GERD is defined as chronic symptoms of heartburn, acid regurgitation, or both, or mucosal damage produced by the abnormal reflux of gastric contents into the esophagus.1 Reflux esophagitis occurs in a subgroup of GERD patients with histopathologically demonstrated characteristic changes in the esophageal mucosa. Nonerosive reflux disease, also known as endoscopy-negative reflux disease, occurs in patients who have typical GERD symptoms caused by intraesophageal acid but who do not have visible mucosal injury at endoscopy.
Functional heartburn is defined as episodic retrosternal burning without evidence of increased esophageal acid exposure or other structural esophageal abnormalities.

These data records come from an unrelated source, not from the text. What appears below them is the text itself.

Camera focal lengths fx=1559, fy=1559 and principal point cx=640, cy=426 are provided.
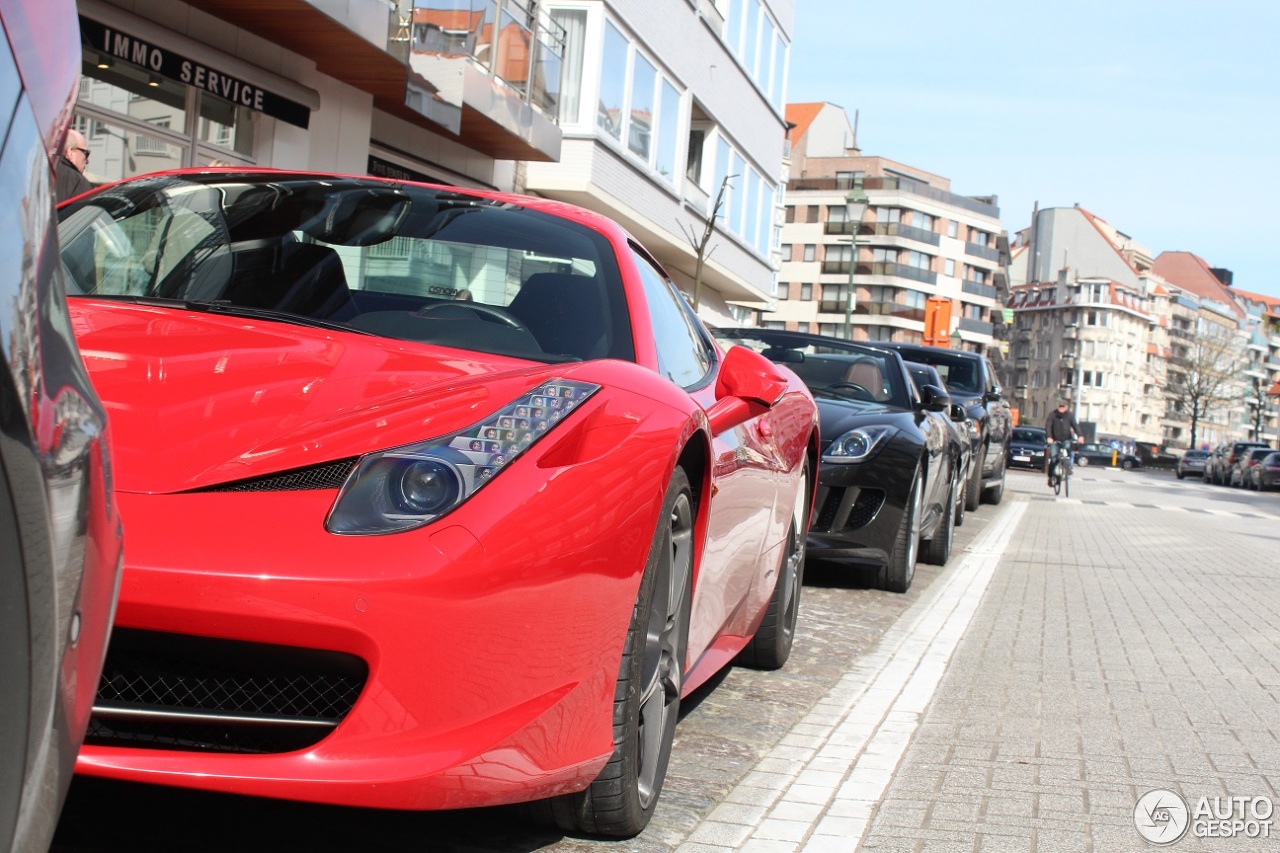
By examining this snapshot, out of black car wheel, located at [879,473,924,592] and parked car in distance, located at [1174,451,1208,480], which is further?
parked car in distance, located at [1174,451,1208,480]

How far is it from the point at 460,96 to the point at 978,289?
375 feet

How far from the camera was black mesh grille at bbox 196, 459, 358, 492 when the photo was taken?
2699 millimetres

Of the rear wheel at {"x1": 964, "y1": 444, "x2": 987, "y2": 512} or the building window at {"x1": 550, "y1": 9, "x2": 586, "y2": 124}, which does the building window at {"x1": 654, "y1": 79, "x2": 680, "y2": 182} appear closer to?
the building window at {"x1": 550, "y1": 9, "x2": 586, "y2": 124}

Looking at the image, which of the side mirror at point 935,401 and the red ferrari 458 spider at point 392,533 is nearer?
the red ferrari 458 spider at point 392,533

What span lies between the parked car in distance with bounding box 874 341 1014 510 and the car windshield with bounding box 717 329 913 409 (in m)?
7.17

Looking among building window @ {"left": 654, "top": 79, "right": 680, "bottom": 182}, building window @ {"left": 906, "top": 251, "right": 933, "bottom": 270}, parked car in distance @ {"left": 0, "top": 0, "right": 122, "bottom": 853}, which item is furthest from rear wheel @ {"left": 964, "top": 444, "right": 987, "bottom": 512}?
building window @ {"left": 906, "top": 251, "right": 933, "bottom": 270}

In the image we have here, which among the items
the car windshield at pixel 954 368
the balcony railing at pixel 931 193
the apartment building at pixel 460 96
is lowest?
the car windshield at pixel 954 368

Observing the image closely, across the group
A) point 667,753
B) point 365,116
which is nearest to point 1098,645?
point 667,753

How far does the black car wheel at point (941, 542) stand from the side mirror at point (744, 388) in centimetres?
657

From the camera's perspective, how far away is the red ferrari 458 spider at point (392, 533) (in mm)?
2584

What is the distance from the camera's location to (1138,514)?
23.9 metres

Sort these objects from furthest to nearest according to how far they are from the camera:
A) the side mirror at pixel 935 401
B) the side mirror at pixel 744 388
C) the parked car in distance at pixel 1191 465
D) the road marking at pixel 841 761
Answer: the parked car in distance at pixel 1191 465
the side mirror at pixel 935 401
the side mirror at pixel 744 388
the road marking at pixel 841 761

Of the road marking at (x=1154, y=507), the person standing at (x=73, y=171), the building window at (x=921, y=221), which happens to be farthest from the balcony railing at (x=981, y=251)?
the person standing at (x=73, y=171)

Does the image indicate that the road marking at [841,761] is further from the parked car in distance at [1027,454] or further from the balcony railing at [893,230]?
the balcony railing at [893,230]
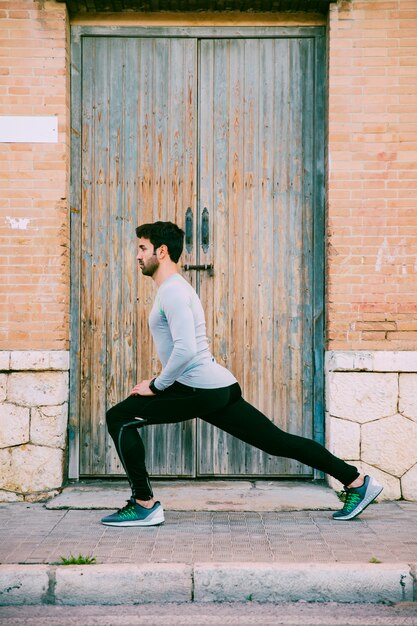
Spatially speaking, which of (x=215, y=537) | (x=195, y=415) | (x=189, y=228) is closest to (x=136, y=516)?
(x=215, y=537)

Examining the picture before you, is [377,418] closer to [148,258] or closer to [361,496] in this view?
[361,496]

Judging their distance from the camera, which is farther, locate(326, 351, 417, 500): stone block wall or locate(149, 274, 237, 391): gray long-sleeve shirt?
locate(326, 351, 417, 500): stone block wall

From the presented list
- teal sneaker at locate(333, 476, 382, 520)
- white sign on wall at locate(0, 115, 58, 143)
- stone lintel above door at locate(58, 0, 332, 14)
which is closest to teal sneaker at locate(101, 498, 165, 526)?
teal sneaker at locate(333, 476, 382, 520)

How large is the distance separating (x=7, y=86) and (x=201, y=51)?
1.51m

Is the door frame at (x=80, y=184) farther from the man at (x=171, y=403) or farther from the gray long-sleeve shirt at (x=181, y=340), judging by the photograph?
the gray long-sleeve shirt at (x=181, y=340)

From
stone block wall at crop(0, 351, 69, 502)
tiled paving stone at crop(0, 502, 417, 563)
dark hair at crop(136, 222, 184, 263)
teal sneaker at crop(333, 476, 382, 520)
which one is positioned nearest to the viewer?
tiled paving stone at crop(0, 502, 417, 563)

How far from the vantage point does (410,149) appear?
21.3ft

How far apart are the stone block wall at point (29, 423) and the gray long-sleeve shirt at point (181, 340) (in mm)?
1308

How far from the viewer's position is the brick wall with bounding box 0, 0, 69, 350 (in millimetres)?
6496

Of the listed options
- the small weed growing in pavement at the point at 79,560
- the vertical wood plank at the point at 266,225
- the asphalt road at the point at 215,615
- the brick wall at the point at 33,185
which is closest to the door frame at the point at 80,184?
the vertical wood plank at the point at 266,225

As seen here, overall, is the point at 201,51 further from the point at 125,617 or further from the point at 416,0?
the point at 125,617

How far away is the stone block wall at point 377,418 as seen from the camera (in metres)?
6.44

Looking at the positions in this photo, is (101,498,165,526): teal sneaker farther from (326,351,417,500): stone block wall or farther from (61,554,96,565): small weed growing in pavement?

Peptic ulcers (gastric and duodenal) are defects in the GI mucosa, the lining of the Gastrointestinal tract that extend through the muscularis mucosa.
Peptic ulcer disease is the end result of an imbalance between aggressive and defensive factors in the gastroduodenal mucosa. H. pylori infection, NSAIDs, and acid secretory abnormalities are the major factors that disrupt this equilibrium. Although acid peptic injury is necessary for ulcers to form, acid secretion is normal in almost all patients with gastric ulcers and increased in only one third of patients with duodenal ulcers. A defect in bicarbonate production and, in turn, acid neutralization in the duodenal bulb is also seen in patients with duodenal ulcer disease.
This abnormality resolves with eradication of H. pylori infection when it is present. However, a small percentage of ulcers is not related to H. pylori infection or NSAID use. These are classified as idiopathic and may be related to defective mucosal defense mechanisms, tobacco use, genetics, rapid gastric emptying, or psychological stress.